Texto –
---

A decisão, assinada pelo juiz Pedro Henrique Freitas de Paula, da 3ª Vara Criminal de Dourados, é datada do fim de junho.

A denúncia feita pelo MPMS (Ministério Público de Mato Grosso do Sul) apontava que o réu, morador em Ponta Porã, teria descumprido medidas protetivas contra a ex-convivente em Dourados, cidade onde ela residia, em 28 de janeiro e 1º de março do ano de 2024.

O fato resultou em operação no dia 3 de abril no município de fronteira.

Na ocasião, policiais civis da DAM (Delegacia de Atendimento à Mulher) e agentes da PRF (Polícia Rodoviária Federal), foram à casa da mãe de Gervásio, realizando a prisão dele.

No mesmo local, foram apreendidas 100 munições de calibre .22 de origem estrangeira.

Após o andamento do processo e apuração dos fatos com depoimento de testemunhas, o juiz afirmou que não existem provas suficientes para a condenação do réu, “posto que não restou comprovado, com a certeza que uma condenação criminal exige, que o acusado descumpriu dolosamente a decisão judicial que deferiu medidas protetivas em favor da vítima”, diz a decisão.

As alegações da ex-companheira eram que Gervásio havia passado três vezes em frente à residência onde ela estava e sobre uma suposta perseguição. Ambas as situações apresentaram versões contraditórias e não foram comprovadas.

---

Instruções de trabalho –
• 1. Segundo o texto sobre a decisão judicial, o que foi apreendido na casa da mãe de Gervásio?
• 2. Transcreva literalmente o trecho do texto que vai de "Na ocasião, policiais" até "não foram comprovadas.", inclusive.

Registros apresentados –

---

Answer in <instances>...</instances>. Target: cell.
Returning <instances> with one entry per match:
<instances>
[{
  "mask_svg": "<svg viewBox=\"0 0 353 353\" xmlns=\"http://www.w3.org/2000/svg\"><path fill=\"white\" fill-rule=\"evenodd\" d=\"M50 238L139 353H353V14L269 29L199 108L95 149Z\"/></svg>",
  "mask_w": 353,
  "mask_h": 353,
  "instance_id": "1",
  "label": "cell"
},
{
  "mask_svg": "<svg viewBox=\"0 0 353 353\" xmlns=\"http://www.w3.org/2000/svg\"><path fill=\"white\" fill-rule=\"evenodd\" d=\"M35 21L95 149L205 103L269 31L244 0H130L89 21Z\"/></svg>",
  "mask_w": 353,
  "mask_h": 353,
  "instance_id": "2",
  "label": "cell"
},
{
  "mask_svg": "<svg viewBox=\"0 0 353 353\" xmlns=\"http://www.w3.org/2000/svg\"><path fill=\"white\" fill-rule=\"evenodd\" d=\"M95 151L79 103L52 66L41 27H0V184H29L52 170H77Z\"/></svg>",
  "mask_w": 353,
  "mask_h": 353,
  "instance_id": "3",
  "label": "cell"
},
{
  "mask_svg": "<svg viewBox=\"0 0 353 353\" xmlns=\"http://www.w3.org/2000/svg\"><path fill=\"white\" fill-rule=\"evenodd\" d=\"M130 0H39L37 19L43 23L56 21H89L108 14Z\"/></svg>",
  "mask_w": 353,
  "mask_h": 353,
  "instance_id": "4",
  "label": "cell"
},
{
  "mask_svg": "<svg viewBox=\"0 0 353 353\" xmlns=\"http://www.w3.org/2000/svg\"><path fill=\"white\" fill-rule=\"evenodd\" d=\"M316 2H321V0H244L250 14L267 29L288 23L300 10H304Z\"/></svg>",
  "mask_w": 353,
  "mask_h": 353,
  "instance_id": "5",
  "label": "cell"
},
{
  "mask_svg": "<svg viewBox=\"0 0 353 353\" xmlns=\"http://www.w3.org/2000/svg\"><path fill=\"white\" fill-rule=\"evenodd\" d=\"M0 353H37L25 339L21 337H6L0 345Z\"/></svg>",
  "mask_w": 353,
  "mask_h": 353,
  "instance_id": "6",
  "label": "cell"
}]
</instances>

---

Suas respostas –
• 1. Foram apreendidas 100 munições de calibre .22 de origem estrangeira.

• 2.
Na ocasião, policiais civis da DAM (Delegacia de Atendimento à Mulher) e agentes da PRF (Polícia Rodoviária Federal), foram à casa da mãe de Gervásio, realizando a prisão dele.

No mesmo local, foram apreendidas 100 munições de calibre .22 de origem estrangeira.

Após o andamento do processo e apuração dos fatos com depoimento de testemunhas, o juiz afirmou que não existem provas suficientes para a condenação do réu, “posto que não restou comprovado, com a certeza que uma condenação criminal exige, que o acusado descumpriu dolosamente a decisão judicial que deferiu medidas protetivas em favor da vítima”, diz a decisão.

As alegações da ex-companheira eram que Gervásio havia passado três vezes em frente à residência onde ela estava e sobre uma suposta perseguição. Ambas as situações apresentaram versões contraditórias e não foram comprovadas.